DÉCRYPTAGE – Neuf jours après la nuit d’horreur du 2 septembre à la prison centrale de Kinshasa, le récit des autorités s’effondre. Alors que le bilan humain n’a cessé d’être révisé à la hausse, un document judiciaire confidentiel contredit formellement le dogme d’une « tentative sans aucune évasion ».
À Kinshasa, le silence des autorités peine désormais à étouffer le fracas de la réalité. Neuf jours après l’apocalypse qui a ravagé la prison centrale de Makala dans la nuit du 1ᵉʳ au 2 septembre, la communication du gouvernement se délite au rythme des révélations. Entre dénégations initiales, bilans sous-évalués et preuves d’évasions étouffées, l’affaire de Makala tourne au scandale d’État.
Dès le lendemain du drame, le pouvoir avait pourtant choisi une méthode rodée : minimiser et rassurer. Le 2 septembre au matin, le vice-ministre de la Justice, Samuel Mbemba, balayait devant la presse ce qu’il qualifiait de « simples rumeurs ». Selon lui, la tentative d’évasion avait été promptement maîtrisée à l’intérieur de l’enceinte carcérale, ne déplorant que deux morts. « Aucun prisonnier ne s’est évadé », affirmait-il avec véhémence, invitant la population à se méfier des images « virales » circulant sur les réseaux sociaux.
Une stratégie d’apaisement qui n’aura tenu que quelques jours. Le 10 septembre, le porte-parole du gouvernement, Patrick Muyaya, a dû reconnaître sur TV5 Monde ce que la société civile dénonçait depuis le premier jour : le bilan réel est catastrophique. Officiellement révisé à 131 morts – après le décès de deux détenus grièvement blessés par balles –, ce chiffre reste « provisoire », de nombreux prisonniers agonisant encore dans des hôpitaux démunis. Sur place, la réalité décrit un champ de ruines : pavillons incendiés, réserves d’eau et d’électricité détruites, et des dizaines de femmes détenues victimes d’agressions sexuelles dans le chaos.
Le mensonge de l’« évasion zéro » démenti par la justice
Mais le plus grand accroc au récit officiel réside dans l’affirmation répétée selon laquelle nul n’aurait franchi les murs de Makala. Dans la commune populaire de Kimbanseke, les rumeurs enflaient sur le retour clandestin de certains détenus auprès de leurs familles, suivi de rafles policières nocturnes.

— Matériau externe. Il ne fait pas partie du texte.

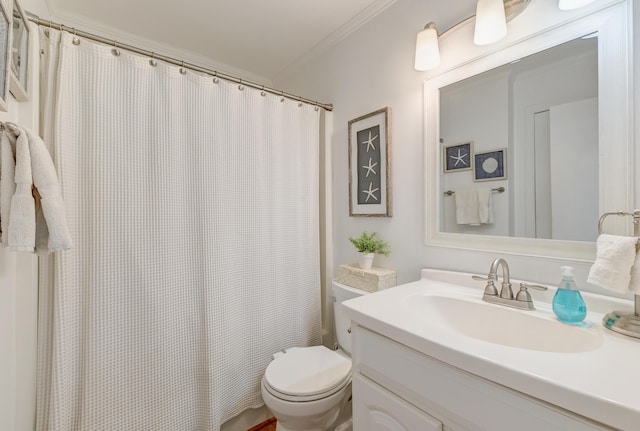 bathroom with ornamental molding, a shower with curtain, vanity, and toilet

Ces « soupçons » trouvent désormais confirmation dans un document judiciaire daté du 10 septembre. Votre média a pu consulter un mandat d’amener émis par le Parquet de Grande Instance de Kinshasa/Gombe visant explicitement Obed Landa Zayabwa. Le motif ? L’article 162 du Code pénal congolais : Évasion. Ce jeune militant, arrêté en mars 2023 lors d’une manifestation exigeant la libération de Jean-Marc Kabund, était incarcéré à Makala depuis plus d’un an. Profitant du chaos, il aurait réussi à s’extirper du brasier carcéral avant de fuir hors des frontières. Trois jours plus tard, la police investissait le domicile familial pour arrêter sa mère, signe de la nervosité des forces de l’ordre.

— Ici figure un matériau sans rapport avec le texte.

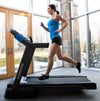 Horizon 7.0AT @Zone Treadmill with female runner viewed from the side in room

La délivrance formelle de ce mandat d’amener constitue un camouflet majeur pour la ligne gouvernementale. Elle apporte la preuve indiscutable que les portes de Makala se sont bien ouvertes cette nuit-là, et que des détenus se sont évaporés dans la nature.
Une ombre épaisse sur les responsabilités
Face à ces incohérences béantes, le président de la République a exigé un rapport complet dans les sept jours, tandis que le Bureau conjoint des Nations-Unies pour les droits de l’homme participe aux enquêtes. Si un procès en flagrance a été ouvert contre certains détenus désignés comme boucs émissaires, les ONG et la société civile s’interrogent désormais sur la responsabilité directe des forces de sécurité dans le drame.

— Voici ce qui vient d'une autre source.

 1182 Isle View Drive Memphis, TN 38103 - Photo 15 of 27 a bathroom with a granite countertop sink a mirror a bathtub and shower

En tentant d’imposer une vérité officielle contredite par ses propres actes judiciaires, le gouvernement s’est enfermé dans une impasse communicationnelle. Alors que les ONG réclament un accès immédiat pour secourir les victimes de violences sexuelles laissées sans soins, le mystère de la nuit de Makala ne fait que s’épaissir. Et l’ombre des disparus plane désormais sur le sommet de l’État, nourrissant les craintes d’un pays déjà miné par les guerres de l’Est et menacé d’un nouveau séisme politique.